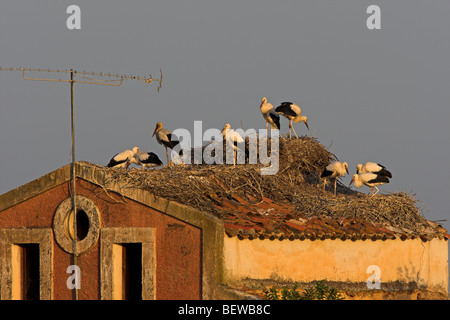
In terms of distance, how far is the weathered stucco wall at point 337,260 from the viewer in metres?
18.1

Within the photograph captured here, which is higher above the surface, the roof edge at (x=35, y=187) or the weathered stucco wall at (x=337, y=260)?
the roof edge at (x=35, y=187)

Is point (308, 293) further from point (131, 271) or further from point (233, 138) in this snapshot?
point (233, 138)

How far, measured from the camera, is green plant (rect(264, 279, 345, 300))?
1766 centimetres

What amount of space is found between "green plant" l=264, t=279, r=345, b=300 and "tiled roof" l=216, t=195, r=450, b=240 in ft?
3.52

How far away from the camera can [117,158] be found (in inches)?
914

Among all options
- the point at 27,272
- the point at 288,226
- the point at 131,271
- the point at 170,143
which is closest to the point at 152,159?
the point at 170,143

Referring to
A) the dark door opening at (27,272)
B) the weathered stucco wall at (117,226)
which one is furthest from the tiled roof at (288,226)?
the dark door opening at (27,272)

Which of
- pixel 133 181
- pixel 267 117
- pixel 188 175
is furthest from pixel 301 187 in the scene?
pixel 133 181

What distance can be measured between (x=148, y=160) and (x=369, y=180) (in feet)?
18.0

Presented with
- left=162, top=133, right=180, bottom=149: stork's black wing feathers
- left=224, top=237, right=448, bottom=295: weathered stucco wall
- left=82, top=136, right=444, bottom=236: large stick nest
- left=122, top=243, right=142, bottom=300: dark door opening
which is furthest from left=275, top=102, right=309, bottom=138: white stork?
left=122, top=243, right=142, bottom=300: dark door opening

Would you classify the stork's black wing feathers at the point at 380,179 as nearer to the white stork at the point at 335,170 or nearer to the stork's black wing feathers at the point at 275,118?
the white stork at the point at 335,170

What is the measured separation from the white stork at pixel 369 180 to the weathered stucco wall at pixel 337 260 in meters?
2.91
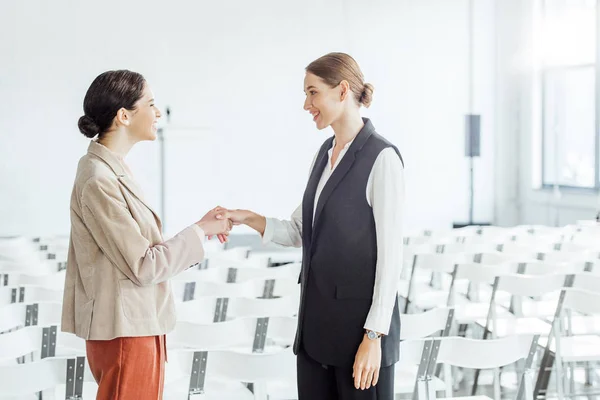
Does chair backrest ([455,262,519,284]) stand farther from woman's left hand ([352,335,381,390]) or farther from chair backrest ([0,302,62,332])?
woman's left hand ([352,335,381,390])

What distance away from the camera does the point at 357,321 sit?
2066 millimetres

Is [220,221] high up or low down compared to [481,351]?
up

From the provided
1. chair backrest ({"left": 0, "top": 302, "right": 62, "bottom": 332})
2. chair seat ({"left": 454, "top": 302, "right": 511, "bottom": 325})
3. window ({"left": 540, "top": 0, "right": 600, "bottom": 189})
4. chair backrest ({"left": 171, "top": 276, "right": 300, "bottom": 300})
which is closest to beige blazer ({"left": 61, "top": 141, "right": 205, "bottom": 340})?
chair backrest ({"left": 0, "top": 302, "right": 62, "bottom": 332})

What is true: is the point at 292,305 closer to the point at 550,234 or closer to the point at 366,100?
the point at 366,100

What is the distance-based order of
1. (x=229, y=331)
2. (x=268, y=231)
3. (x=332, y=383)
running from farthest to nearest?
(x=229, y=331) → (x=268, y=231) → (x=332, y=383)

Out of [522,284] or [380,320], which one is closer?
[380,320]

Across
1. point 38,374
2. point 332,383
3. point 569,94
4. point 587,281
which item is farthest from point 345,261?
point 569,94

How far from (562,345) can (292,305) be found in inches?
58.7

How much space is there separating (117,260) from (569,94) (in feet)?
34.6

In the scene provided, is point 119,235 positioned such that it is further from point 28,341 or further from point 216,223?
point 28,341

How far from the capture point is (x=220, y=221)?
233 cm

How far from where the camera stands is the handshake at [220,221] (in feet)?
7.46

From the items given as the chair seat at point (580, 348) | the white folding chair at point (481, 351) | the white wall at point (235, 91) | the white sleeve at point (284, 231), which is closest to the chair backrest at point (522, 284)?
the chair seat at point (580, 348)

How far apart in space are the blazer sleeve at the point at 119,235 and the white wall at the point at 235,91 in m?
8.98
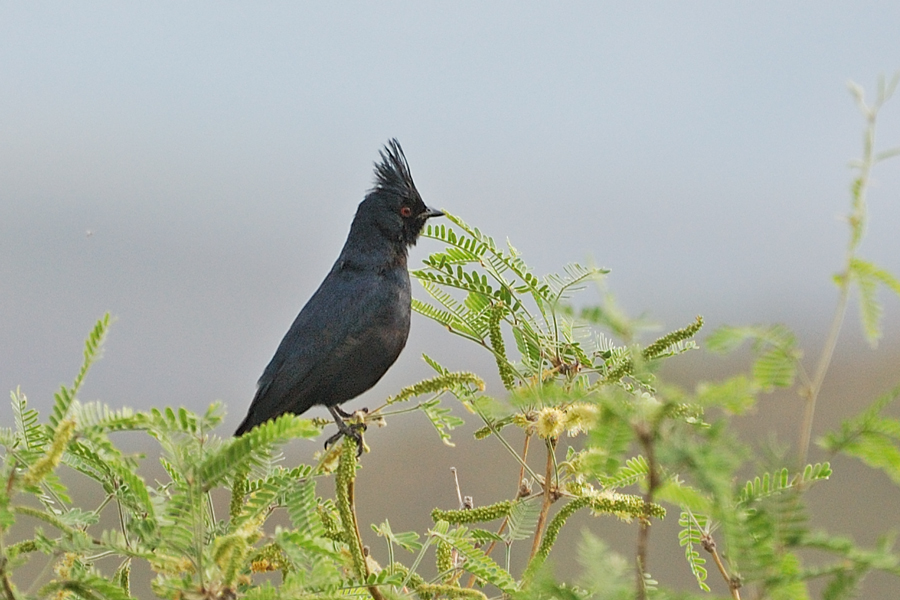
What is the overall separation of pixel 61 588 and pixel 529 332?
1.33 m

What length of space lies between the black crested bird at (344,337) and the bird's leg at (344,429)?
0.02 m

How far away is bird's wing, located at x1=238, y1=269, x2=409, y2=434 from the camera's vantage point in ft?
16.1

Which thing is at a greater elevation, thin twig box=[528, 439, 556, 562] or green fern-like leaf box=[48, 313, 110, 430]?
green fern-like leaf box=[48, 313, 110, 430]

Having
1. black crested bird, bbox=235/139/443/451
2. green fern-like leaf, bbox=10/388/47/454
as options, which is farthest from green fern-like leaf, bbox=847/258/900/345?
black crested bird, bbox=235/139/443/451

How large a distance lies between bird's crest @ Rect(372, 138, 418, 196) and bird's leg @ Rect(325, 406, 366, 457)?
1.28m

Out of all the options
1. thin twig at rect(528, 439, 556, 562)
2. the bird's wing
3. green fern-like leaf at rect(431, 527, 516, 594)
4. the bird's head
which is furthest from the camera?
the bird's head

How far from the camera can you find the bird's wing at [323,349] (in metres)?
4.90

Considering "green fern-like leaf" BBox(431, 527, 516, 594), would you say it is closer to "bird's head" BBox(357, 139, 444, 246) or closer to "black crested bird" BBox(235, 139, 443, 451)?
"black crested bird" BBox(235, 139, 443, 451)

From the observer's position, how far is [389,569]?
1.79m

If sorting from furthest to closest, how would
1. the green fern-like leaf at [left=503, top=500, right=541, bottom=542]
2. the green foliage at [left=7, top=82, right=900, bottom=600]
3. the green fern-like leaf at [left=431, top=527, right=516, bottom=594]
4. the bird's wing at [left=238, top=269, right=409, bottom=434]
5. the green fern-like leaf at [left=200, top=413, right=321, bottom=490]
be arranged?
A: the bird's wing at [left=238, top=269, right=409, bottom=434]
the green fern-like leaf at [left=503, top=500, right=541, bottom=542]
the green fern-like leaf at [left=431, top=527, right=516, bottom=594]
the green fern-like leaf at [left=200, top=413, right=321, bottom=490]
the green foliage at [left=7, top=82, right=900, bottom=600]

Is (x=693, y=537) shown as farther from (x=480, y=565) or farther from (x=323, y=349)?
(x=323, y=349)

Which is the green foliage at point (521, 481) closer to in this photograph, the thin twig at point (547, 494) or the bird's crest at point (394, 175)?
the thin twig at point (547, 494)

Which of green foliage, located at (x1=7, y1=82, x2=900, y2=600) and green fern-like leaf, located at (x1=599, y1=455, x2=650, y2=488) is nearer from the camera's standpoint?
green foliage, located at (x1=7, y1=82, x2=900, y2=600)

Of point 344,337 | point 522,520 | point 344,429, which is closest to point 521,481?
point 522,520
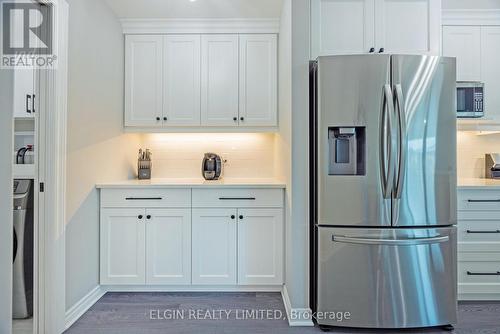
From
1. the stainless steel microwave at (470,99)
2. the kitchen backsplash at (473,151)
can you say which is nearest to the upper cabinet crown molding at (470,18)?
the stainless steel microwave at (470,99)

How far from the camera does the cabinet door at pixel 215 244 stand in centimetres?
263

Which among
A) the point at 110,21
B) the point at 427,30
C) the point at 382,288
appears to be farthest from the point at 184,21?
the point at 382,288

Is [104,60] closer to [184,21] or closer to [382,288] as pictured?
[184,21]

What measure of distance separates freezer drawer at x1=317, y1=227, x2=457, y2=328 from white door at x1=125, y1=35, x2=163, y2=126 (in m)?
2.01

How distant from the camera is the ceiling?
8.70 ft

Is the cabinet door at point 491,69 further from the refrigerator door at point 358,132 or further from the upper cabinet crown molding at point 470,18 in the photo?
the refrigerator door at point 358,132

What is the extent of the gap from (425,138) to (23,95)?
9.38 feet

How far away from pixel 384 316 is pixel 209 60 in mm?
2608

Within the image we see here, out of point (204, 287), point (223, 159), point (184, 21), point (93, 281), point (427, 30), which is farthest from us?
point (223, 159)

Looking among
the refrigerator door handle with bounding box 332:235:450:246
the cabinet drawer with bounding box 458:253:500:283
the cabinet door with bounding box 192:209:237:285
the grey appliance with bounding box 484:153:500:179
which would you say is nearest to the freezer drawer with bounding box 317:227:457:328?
......
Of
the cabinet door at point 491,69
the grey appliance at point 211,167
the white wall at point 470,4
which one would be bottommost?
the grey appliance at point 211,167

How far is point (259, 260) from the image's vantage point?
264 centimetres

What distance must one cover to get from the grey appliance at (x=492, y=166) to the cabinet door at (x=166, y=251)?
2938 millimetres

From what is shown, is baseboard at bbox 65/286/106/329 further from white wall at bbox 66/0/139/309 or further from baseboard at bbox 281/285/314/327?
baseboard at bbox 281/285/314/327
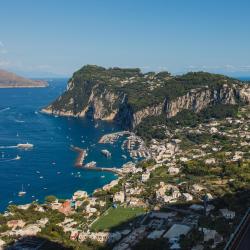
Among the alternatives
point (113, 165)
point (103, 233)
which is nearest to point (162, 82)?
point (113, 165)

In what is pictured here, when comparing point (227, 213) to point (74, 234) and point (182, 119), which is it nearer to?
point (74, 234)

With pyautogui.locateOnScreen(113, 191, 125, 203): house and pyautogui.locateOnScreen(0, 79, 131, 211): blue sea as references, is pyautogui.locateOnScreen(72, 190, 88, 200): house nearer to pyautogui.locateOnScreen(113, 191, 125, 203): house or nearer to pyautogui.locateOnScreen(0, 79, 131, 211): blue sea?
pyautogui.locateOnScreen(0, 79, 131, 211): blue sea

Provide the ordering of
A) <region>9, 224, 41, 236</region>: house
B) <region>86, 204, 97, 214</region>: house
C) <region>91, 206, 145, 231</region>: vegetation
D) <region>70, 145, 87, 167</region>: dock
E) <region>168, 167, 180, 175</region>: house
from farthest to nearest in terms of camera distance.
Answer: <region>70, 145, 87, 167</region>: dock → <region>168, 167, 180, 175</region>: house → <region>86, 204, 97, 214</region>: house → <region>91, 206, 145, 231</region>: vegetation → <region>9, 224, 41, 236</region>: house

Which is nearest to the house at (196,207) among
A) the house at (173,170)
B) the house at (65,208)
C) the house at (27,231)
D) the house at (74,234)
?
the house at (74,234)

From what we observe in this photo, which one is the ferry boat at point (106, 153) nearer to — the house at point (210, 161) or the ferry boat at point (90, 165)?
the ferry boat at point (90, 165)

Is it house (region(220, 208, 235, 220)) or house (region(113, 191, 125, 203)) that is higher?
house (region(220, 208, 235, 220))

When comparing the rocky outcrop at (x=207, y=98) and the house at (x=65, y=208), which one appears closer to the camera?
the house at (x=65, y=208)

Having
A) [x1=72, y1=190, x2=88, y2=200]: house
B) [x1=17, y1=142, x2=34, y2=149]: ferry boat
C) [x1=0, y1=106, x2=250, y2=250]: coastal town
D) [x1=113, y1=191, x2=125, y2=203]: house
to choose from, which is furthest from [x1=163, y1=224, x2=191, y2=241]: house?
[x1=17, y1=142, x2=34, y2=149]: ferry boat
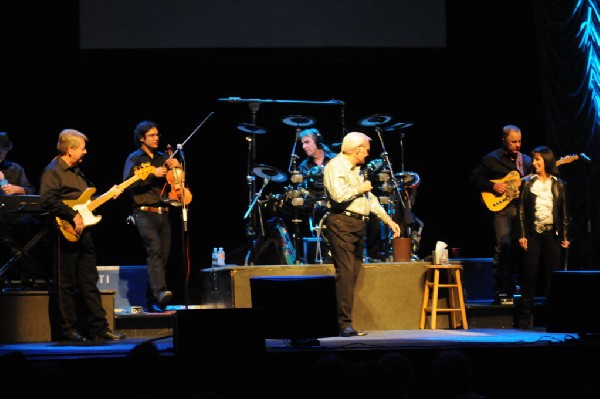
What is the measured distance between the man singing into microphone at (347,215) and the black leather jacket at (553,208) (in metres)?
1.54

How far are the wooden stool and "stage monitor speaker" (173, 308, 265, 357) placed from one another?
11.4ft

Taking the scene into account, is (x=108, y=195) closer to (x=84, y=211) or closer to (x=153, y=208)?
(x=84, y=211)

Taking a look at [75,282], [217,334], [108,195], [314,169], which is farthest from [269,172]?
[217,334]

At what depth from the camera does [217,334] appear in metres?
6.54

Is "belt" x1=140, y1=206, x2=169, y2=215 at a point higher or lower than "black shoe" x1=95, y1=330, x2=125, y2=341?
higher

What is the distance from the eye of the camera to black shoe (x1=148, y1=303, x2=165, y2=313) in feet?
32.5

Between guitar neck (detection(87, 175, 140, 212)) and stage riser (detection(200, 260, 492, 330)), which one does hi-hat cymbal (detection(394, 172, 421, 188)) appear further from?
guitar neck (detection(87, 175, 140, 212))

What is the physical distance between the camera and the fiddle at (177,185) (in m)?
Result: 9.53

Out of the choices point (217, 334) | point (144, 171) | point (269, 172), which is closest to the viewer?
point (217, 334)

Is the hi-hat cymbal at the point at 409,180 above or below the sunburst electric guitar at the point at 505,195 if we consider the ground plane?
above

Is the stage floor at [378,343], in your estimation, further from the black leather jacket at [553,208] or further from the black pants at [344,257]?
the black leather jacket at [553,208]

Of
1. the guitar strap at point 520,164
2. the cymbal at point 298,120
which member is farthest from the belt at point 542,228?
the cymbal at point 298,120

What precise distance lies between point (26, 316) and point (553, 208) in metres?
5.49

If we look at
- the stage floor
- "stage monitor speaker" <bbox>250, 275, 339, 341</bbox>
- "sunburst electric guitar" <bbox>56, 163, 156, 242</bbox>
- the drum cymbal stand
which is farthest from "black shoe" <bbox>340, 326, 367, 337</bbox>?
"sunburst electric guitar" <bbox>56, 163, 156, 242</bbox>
......
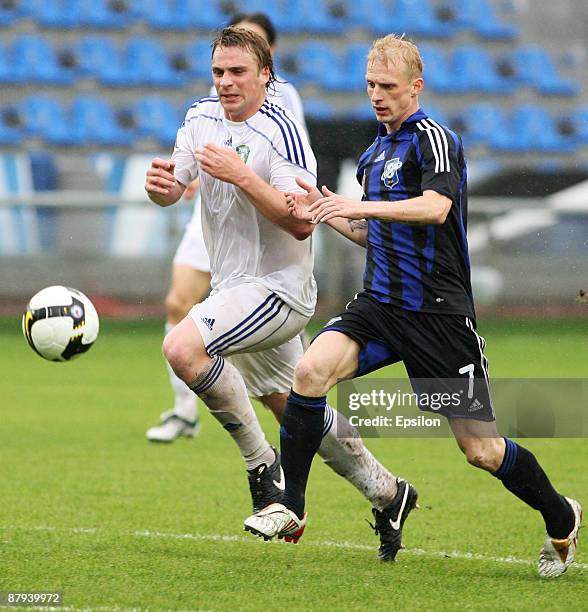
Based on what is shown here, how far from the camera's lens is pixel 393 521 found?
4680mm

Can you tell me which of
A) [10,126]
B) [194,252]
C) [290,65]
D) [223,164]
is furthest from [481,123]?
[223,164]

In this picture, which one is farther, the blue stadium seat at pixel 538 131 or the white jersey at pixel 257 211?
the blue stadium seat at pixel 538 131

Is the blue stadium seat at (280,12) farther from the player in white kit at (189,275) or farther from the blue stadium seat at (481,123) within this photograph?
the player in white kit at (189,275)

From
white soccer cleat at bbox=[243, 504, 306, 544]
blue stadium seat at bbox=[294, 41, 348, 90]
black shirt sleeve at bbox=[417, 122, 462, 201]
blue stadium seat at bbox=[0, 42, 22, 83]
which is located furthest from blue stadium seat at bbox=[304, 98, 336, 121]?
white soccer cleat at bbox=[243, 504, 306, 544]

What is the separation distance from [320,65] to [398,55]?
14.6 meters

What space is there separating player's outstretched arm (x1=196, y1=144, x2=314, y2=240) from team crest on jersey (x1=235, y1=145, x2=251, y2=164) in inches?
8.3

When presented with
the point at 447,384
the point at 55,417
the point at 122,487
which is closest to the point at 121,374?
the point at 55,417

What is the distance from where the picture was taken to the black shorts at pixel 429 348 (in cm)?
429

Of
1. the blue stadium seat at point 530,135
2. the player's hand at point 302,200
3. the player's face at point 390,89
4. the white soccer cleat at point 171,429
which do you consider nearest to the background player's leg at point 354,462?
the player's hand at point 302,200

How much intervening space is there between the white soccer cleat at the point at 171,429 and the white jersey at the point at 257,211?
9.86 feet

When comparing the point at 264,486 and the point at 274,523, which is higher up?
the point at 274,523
......
**CONSEGNA:** Estrai dai record riportati sopra tutte le righe in cui compare la parola "farther", copiandole una per una.

**RISULTATO:**
Does chair backrest ([455,262,519,284]) stand farther from woman's left hand ([352,335,381,390]) or farther from chair backrest ([0,302,62,332])?
Is (x=693, y=537) shown as farther from (x=480, y=565) or farther from (x=323, y=349)?
In this picture, which one is farther, the blue stadium seat at pixel 538 131 or the white jersey at pixel 257 211?
Is the blue stadium seat at (280,12) farther from the player in white kit at (189,275) or farther from the blue stadium seat at (481,123) within this photograph?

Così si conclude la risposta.